Abstract
Background: Regulatory T-cells (Tregs) actively engage in the maintenance of immunological self-tolerance and immune homeostasis. The purpose of the present study was to determine how oxaliplatin plus infusional 5-fluorouracil and leucovorin (FOLFOX) and irinotecan plus infusional 5-fluorouracil and leucovorin (FOLFIRI) affect Tregs and other immune effectors. Patients and Methods: A total of 27 patients with metastatic colorectal cancer received the FOLFOX (n=17) or FOLFIRI (n=10) chemotherapeutic regimen. Blood samples were collected from patients before and 7 days after chemotherapy. The prevalence of Tregs co-expressing CD4+FoxP3+ was analyzed with flow cytometry. Results: The percentage and the number of CD4+FoxP3+ Tregs were significantly reduced after FOLFOX and FOLFIRI in the patients who had high levels of Tregs before chemotherapy. On the other hand, the total number of lymphocytes and the population of CD4+ T lymphocytes were unchanged. Conclusion: FOLFOX and FOLFIRI may enhance antitumor immunity via suppression of Tregs.

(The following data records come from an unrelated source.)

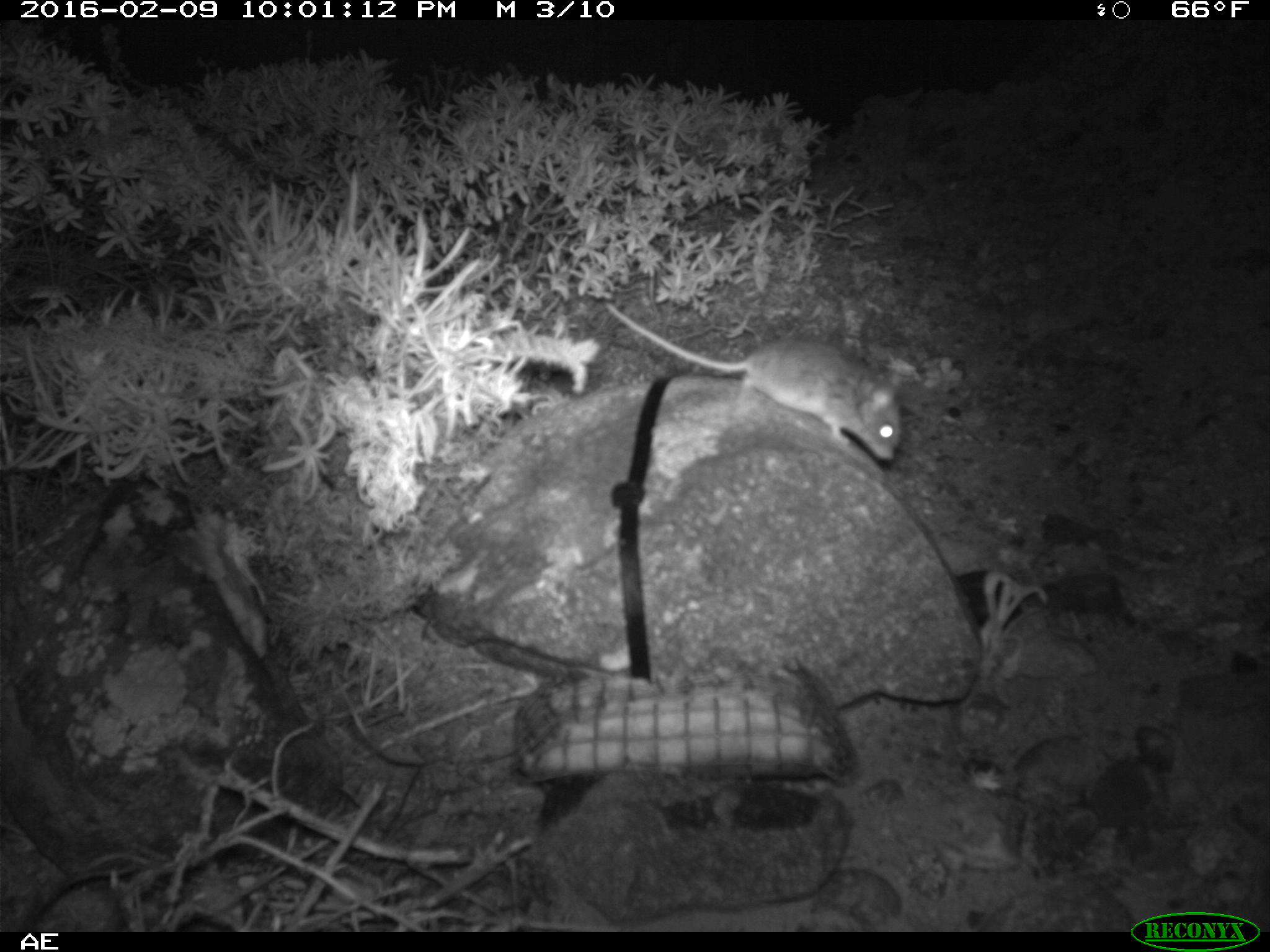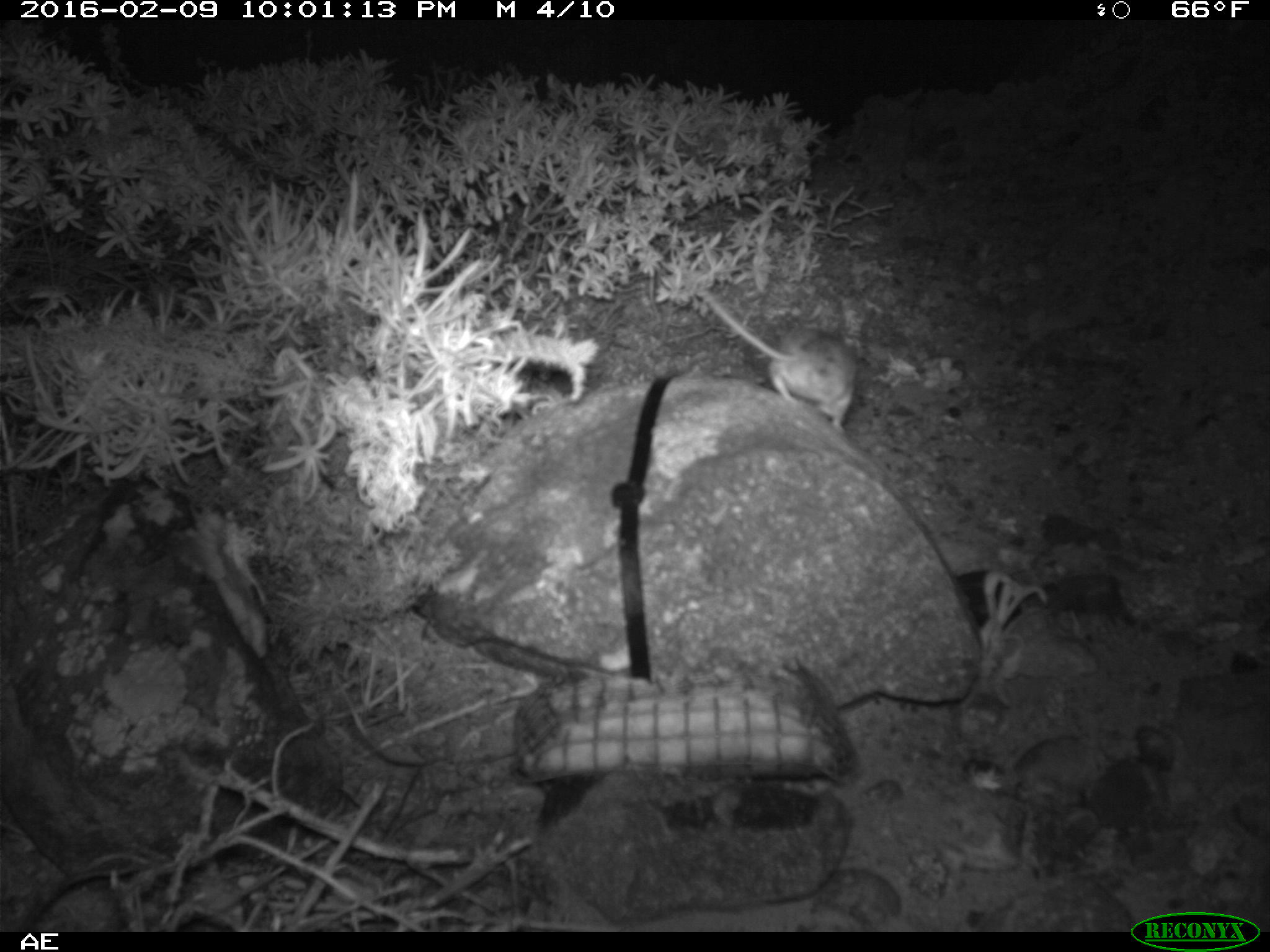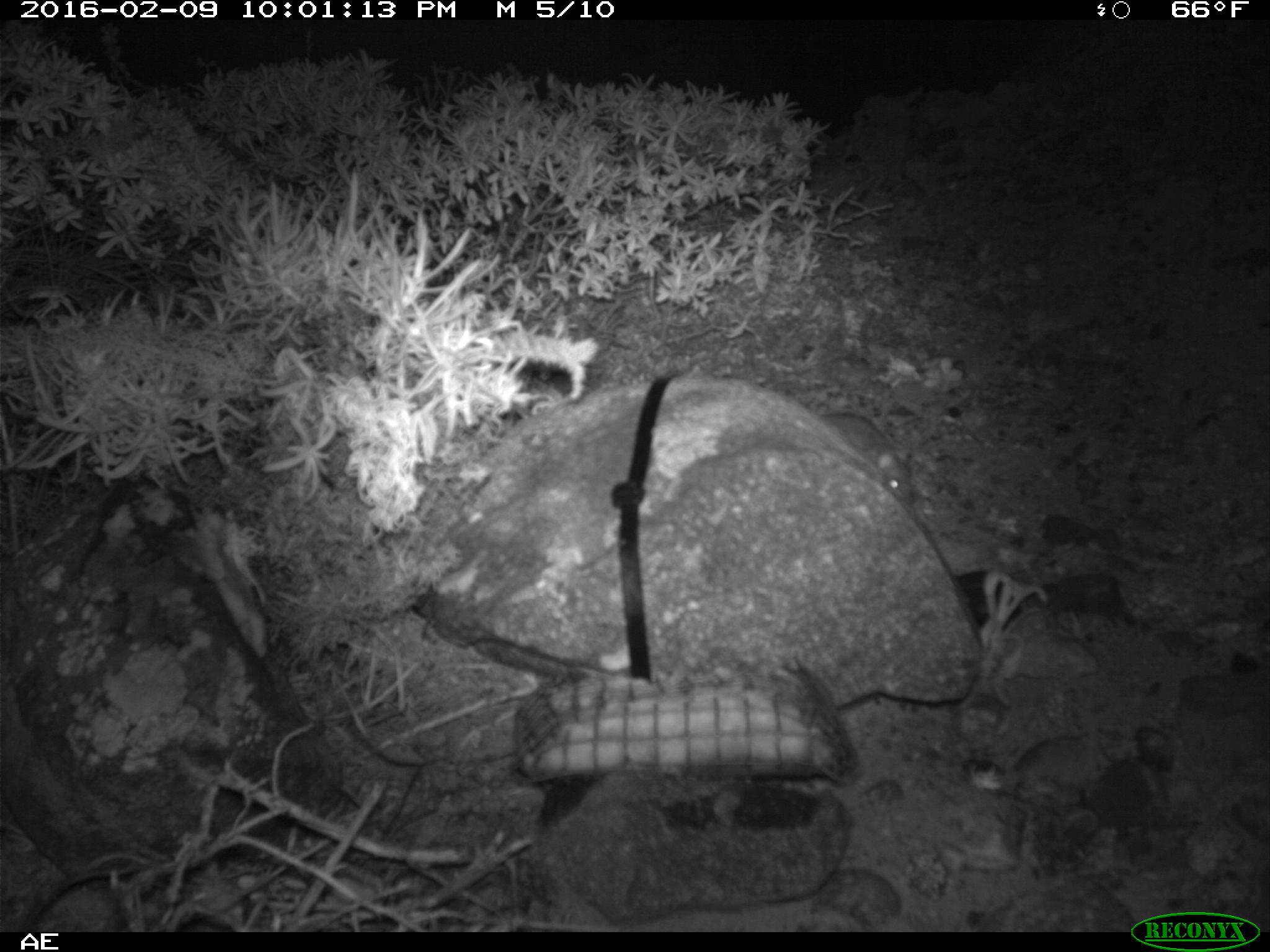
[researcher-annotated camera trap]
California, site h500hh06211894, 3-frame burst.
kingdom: Animalia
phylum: Chordata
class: Mammalia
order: Rodentia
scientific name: Rodentia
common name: rodent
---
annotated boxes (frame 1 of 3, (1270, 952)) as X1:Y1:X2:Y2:
rodent: 603:302:901:460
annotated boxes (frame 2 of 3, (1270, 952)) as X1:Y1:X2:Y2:
rodent: 701:292:855:432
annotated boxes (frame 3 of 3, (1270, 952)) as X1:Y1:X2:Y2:
rodent: 816:410:914:507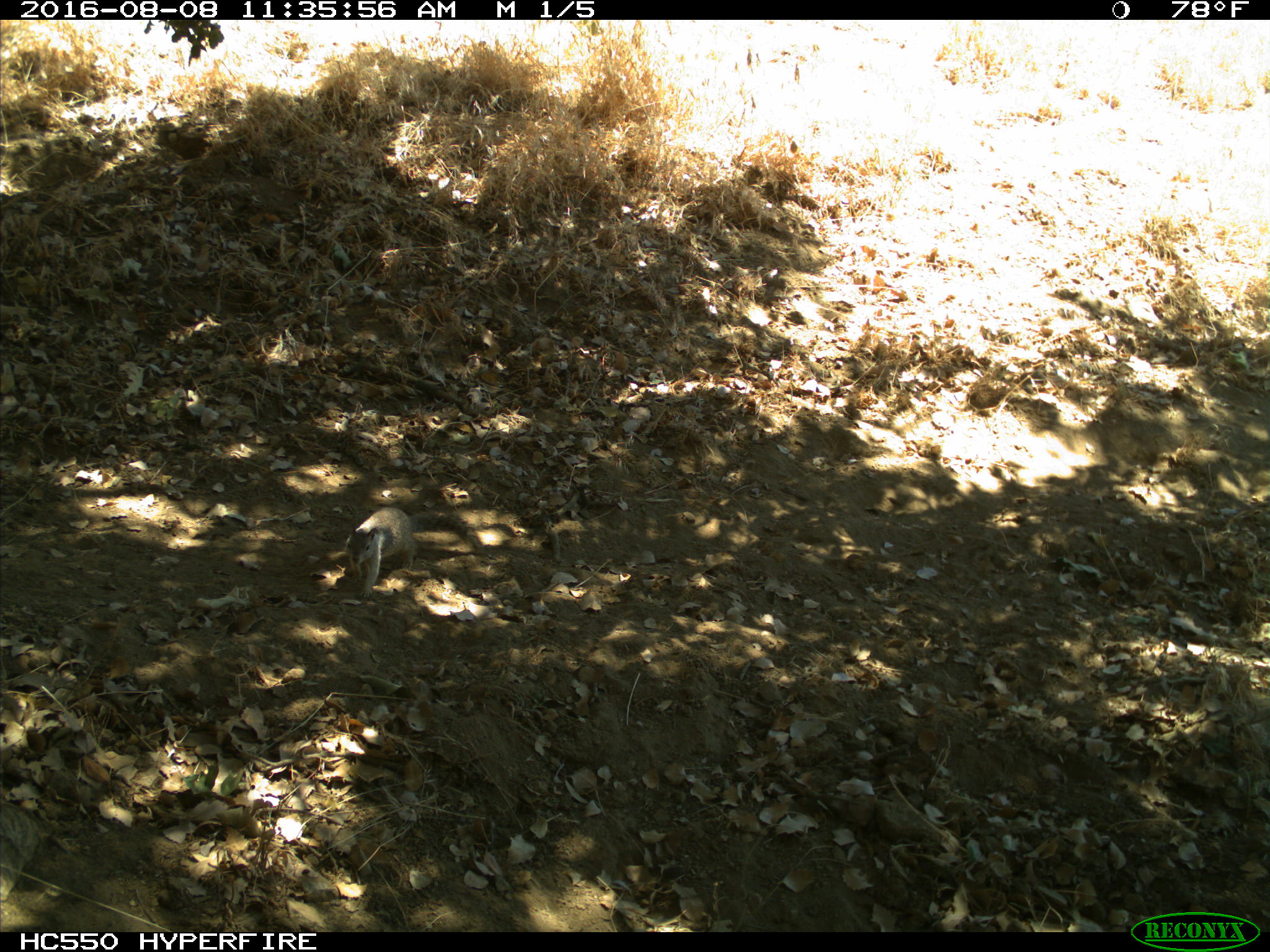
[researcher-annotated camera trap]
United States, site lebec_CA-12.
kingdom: Animalia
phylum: Chordata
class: Mammalia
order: Rodentia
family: Sciuridae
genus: Otospermophilus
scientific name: Otospermophilus beecheyi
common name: california ground squirrel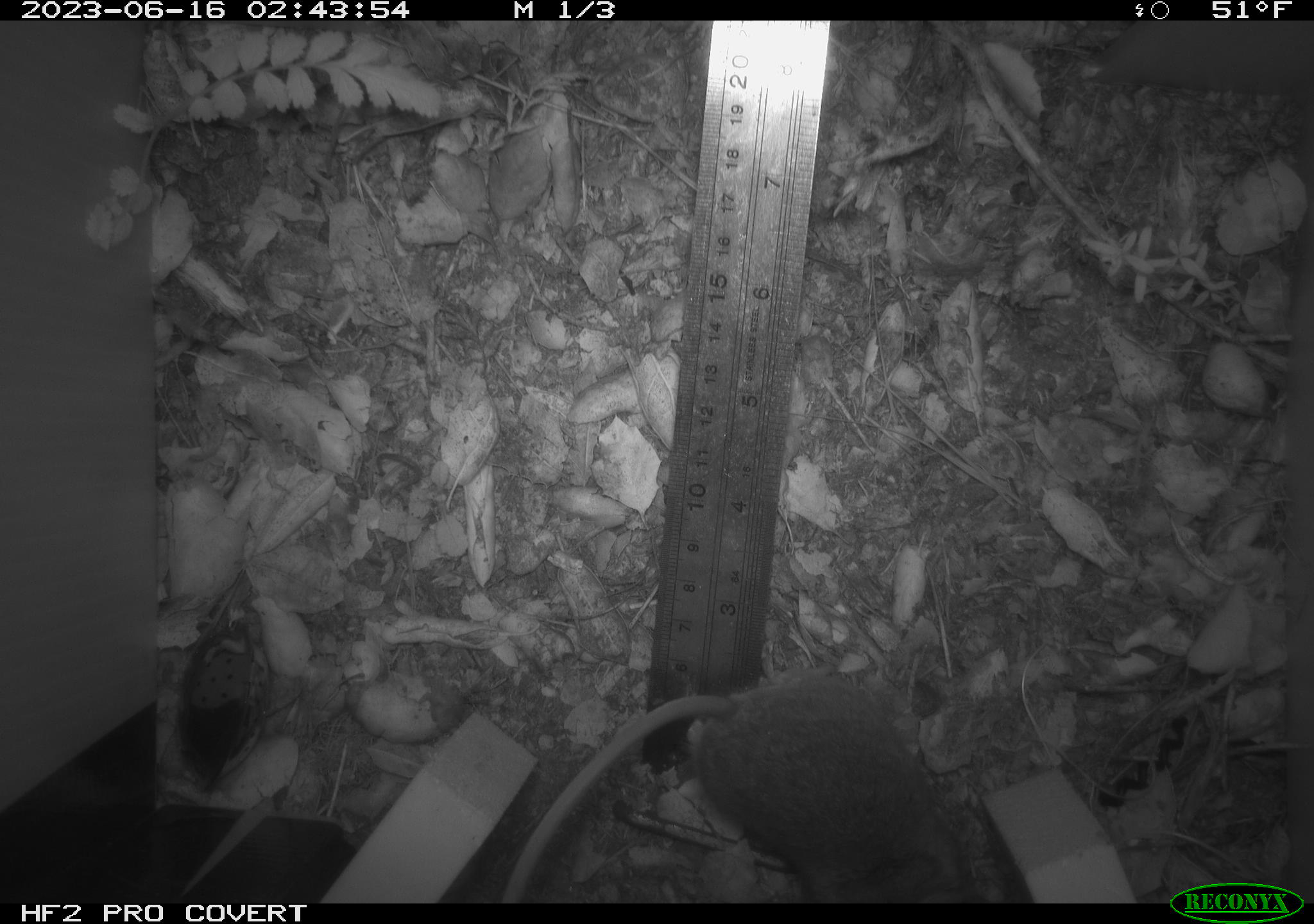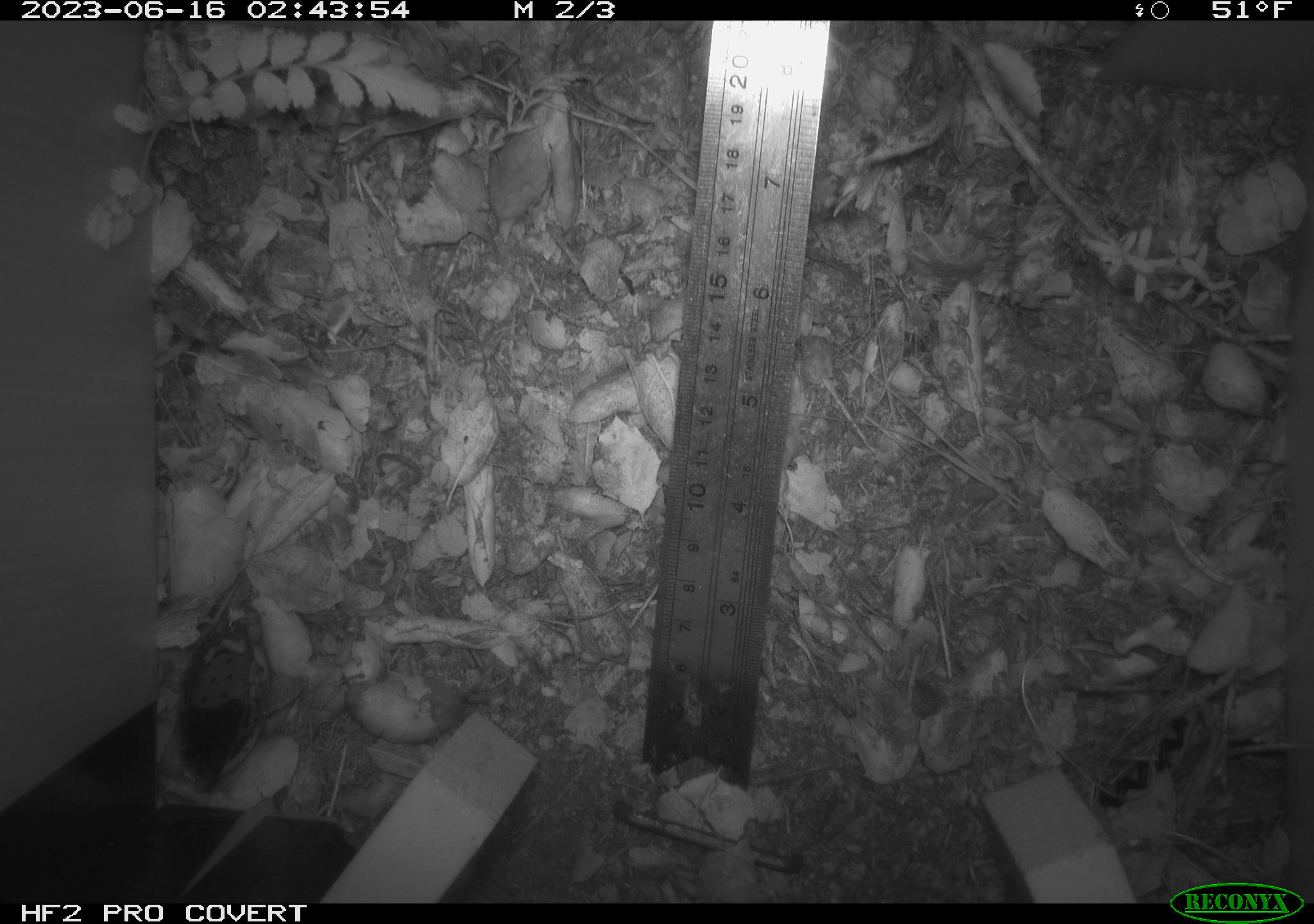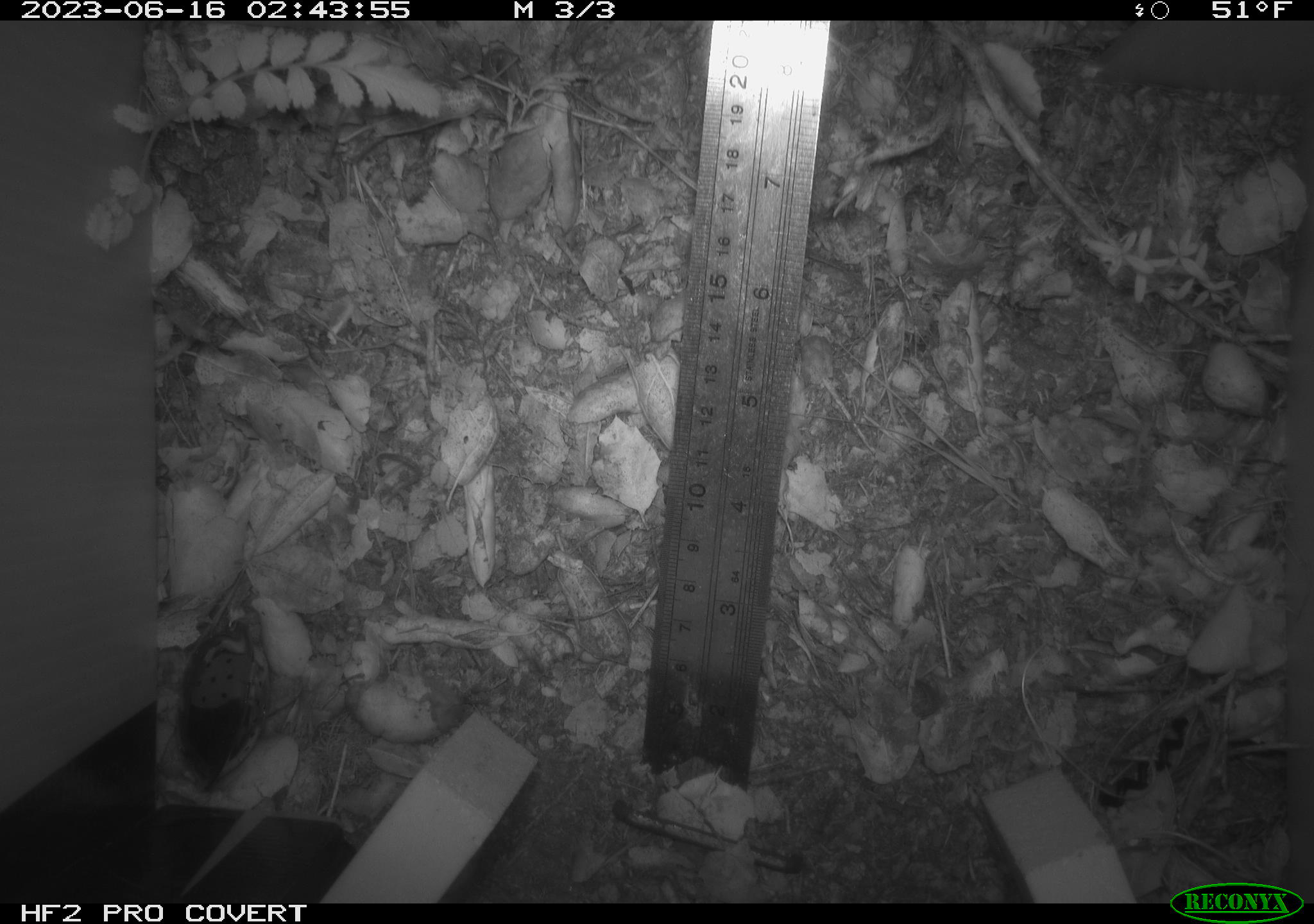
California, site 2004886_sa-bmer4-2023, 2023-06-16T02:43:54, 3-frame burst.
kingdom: Animalia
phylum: Chordata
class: Mammalia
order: Rodentia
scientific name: Rodentia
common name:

Regulatory T-cells (Tregs) constitute, at most, 3%-5% of mature Cluster of Differentiation (CD4+) T-cells in the thymus and in the periphery (1-5). Tregs actively engage in the maintenance of immunological self-tolerance and immune homeostasis (6). The nuclear transcription factor Forkhead Box p3 (FoxP3) is specifically expressed on Tregs and regulates their development and function (7). FoxP3 is not simply a marker of activation since CD4+CD25− T-cells do not express FoxP3 after activation (7-9). Moreover, FoxP3 can identify Tregs not only under steady-state conditions but also in tumor-bearing hosts and in patients with inflammatory and allergic diseases. As such, it is thought that FoxP3 is the most specific Treg marker.
We previously reported that the prevalence of CD4+FoxP3+ Tregs in the peripheral blood of gastrointestinal cancer patients is significantly higher than these of healthy volunteers, even in the early stages of the disease. Moreover, Treg levels were significantly reduced after curative resection (10). In addition, increased populations of Tregs have been found in the tumors and peripheral blood of cancer patients (10-18). Tregs promote the down-regulation of dendritic cell CD80 and CD86 by a cytotoxic T-lymphocyte antigen (CTLA)-4-dependent mechanism and modulate dendritic cell function. Some Tregs may further differentiate to kill or inactivate responder T-cells by secreting granzyme/perforin or immunosuppressive cytokines such as IL-10 (19). Thus, it is very important to regulate Tregs in tumor immunology. Curiel et al. demonstrated that CD4+CD25+FoxP3+ Tregs suppressed tumor-specific T-cell immunity in ovarian cancer patients and contributed to tumor growth. Furthermore, increased levels of Tregs were associated with a high death hazard ratio and reduced survival (20). Recent studies have shown that chemotherapeutic agents such as cyclophosphamide, fludarabine and paclitaxel down-regulated the numbers and functions of Tregs in cancer patients (21-23). Although bi-weekly 5-fluorouracil, leucovorin and oxaliplatin (FOLFOX) and bi-weekly 5-fluorouracil, leucovorin and irinotecan (FOLFIRI) are standard chemotherapies for colorectal cancer, few reports have examined the effects of these chemotherapeutic regimens on the immune system (24-26).
Our purpose in the present study was to investigate the effects of FOLFOX and FOLFIRI on the immune system by focusing on Tregs and other immune effectors such as natural killer (NK) cells and cytotoxic T lymphocytes (CTLs).
Patients and Methods
Patient recruitment. A total of 27 patients with metastatic colorectal cancer received FOLFOX (5-fluorouracil+L-leucovorin+oxaliplatin: n=17) or FOLFIRI (5-fluorouracil+L-leucovorin+irinotecan: n=10) based chemotherapeutic regimens. Patient characteristics are summarized in Table I.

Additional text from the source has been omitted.